Le Germania, la crisi ucraina e le invenzioni dei media

Tempo di lettura: < 1 minute

Merkel-indica«Il conflitto in Ucraina può essere risolto solo attraverso la via diplomatica e Berlino farà di tutto per arrivare a una soluzione con la Russia. A dichiararlo è stato ieri il cancelliere tedesco, Angela Merkel, “La strada potrà essere difficile e lunga ma sono sicura che ce la faremo”, ha continuato». Così sull’Osservatore romano del 28 novembre, che riporta anche le dichiarazioni del ministro degli Esteri tedesco, Frank Walter Steinmeier, il quale ha affermato che «un’architettura europea di sicurezza è possibile solo se tutte le occasioni di dialogo non vengono svalutate».

Nello stesso articolo, si accenna a una conversazione telefonica tra il presidente ucraino, Petro Porochenko, e quello russo, Vladimir Putin, nel corso della quale «sia Peskov [il portavoce del Cramlino ndr.] che la responsabile del dipartimento informativo della presidenza ucraina, Irina Frits, hanno smentito la notizia pubblicata da alcuni media ucraini secondo cui Putin avrebbe minacciato un’aggressione militare in caso di adesione di Kiev alla Nato».

(Titolo dell’articolo Berlino sollecita il dialogo con Mosca).

Nota a margine.

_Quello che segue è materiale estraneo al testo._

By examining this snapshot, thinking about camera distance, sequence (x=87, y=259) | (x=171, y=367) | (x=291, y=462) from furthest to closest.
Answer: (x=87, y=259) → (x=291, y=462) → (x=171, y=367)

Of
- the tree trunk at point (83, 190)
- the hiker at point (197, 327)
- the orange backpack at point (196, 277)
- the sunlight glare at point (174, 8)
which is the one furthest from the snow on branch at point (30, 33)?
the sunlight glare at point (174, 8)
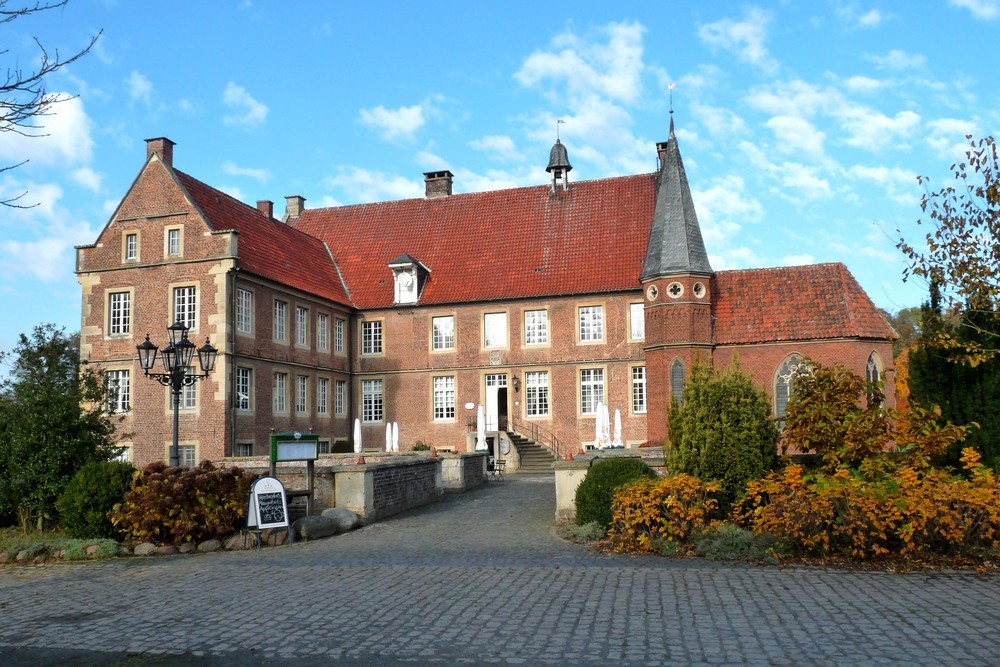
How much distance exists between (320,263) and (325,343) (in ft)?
12.9

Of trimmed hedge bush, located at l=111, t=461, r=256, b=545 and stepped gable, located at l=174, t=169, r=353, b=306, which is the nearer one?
trimmed hedge bush, located at l=111, t=461, r=256, b=545

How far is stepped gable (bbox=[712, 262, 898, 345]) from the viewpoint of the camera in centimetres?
2886

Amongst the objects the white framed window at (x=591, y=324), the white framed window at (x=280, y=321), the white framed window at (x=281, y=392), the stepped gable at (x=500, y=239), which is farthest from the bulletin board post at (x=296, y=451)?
the stepped gable at (x=500, y=239)

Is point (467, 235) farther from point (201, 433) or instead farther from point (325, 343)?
point (201, 433)

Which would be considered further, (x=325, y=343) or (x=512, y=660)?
(x=325, y=343)

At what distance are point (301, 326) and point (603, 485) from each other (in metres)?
20.3

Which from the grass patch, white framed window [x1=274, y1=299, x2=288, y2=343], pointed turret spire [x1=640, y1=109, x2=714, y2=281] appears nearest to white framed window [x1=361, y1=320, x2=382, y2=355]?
white framed window [x1=274, y1=299, x2=288, y2=343]

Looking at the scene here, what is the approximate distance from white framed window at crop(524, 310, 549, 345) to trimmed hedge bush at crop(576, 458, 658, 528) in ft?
63.8

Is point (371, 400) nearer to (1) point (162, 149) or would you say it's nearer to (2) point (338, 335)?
(2) point (338, 335)

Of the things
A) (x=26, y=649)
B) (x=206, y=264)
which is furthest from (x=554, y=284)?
(x=26, y=649)

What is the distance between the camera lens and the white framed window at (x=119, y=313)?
2881cm

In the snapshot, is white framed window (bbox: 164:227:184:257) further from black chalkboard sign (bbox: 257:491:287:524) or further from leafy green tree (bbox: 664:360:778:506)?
leafy green tree (bbox: 664:360:778:506)

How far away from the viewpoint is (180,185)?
2841 cm

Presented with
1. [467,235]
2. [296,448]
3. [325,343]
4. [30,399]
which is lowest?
[296,448]
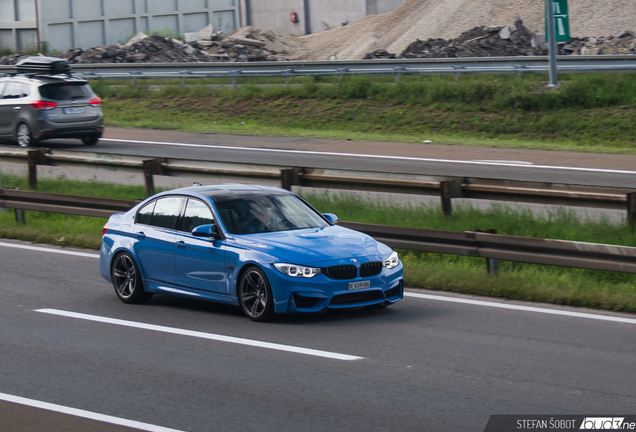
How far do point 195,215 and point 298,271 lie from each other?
1690 mm

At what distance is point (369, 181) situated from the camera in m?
13.1

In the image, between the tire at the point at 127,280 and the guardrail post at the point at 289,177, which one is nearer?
the tire at the point at 127,280

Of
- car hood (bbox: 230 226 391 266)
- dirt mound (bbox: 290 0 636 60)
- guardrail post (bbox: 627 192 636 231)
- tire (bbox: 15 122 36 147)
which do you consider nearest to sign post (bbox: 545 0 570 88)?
dirt mound (bbox: 290 0 636 60)

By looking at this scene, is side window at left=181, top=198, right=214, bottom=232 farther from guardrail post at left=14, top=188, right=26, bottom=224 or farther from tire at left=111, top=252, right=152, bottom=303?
guardrail post at left=14, top=188, right=26, bottom=224

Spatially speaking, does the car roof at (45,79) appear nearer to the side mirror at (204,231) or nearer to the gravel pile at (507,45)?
the side mirror at (204,231)

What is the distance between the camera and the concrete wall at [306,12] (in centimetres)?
5194

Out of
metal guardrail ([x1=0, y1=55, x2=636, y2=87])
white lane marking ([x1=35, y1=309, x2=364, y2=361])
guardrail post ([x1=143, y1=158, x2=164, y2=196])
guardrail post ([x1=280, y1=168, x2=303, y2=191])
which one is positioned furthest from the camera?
metal guardrail ([x1=0, y1=55, x2=636, y2=87])

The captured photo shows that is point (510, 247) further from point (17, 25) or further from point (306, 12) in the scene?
point (17, 25)

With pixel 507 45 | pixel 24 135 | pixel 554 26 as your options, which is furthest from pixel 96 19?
pixel 554 26

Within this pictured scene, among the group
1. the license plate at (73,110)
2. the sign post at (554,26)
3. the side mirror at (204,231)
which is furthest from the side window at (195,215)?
the sign post at (554,26)

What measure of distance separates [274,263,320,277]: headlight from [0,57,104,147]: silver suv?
1608 cm

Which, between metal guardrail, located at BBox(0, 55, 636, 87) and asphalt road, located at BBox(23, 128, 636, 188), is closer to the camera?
asphalt road, located at BBox(23, 128, 636, 188)

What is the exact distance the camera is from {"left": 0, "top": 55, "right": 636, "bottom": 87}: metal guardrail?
87.5ft

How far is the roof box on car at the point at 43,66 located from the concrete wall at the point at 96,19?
28.1 metres
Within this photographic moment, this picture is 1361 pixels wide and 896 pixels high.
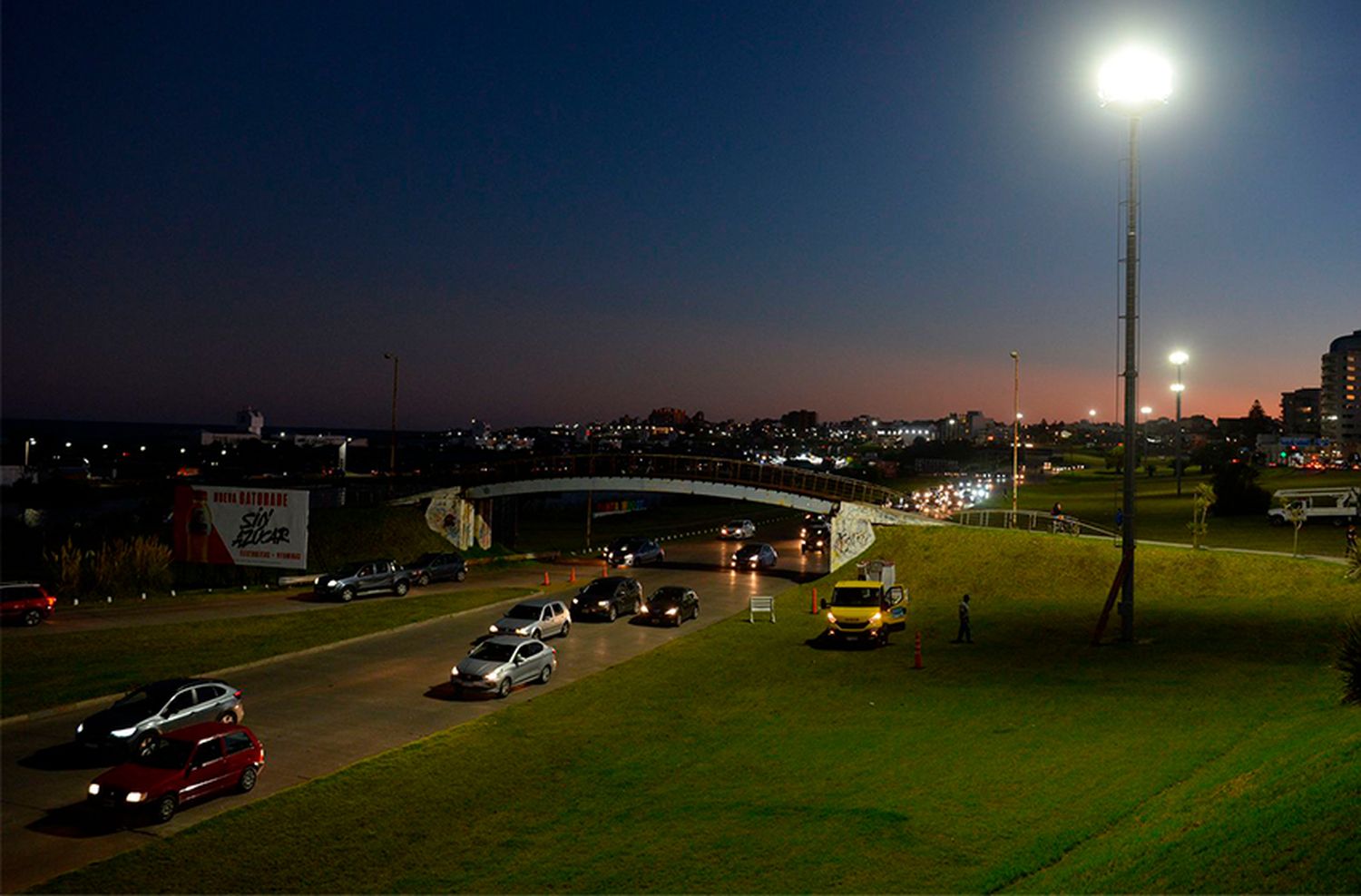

Di certo interesse le dichiarazioni delle autorità tedesche le quali da tempo, pur assecondando la linea dura contro Mosca voluta da Washington, non mancano di tentare vie di distensione. Interessante anche la smentita congiunta dei leader delle opposte fazioni, che, di converso, segnala il fumo mefitico che circonda le informazioni provenienti da questo teatro di crisi.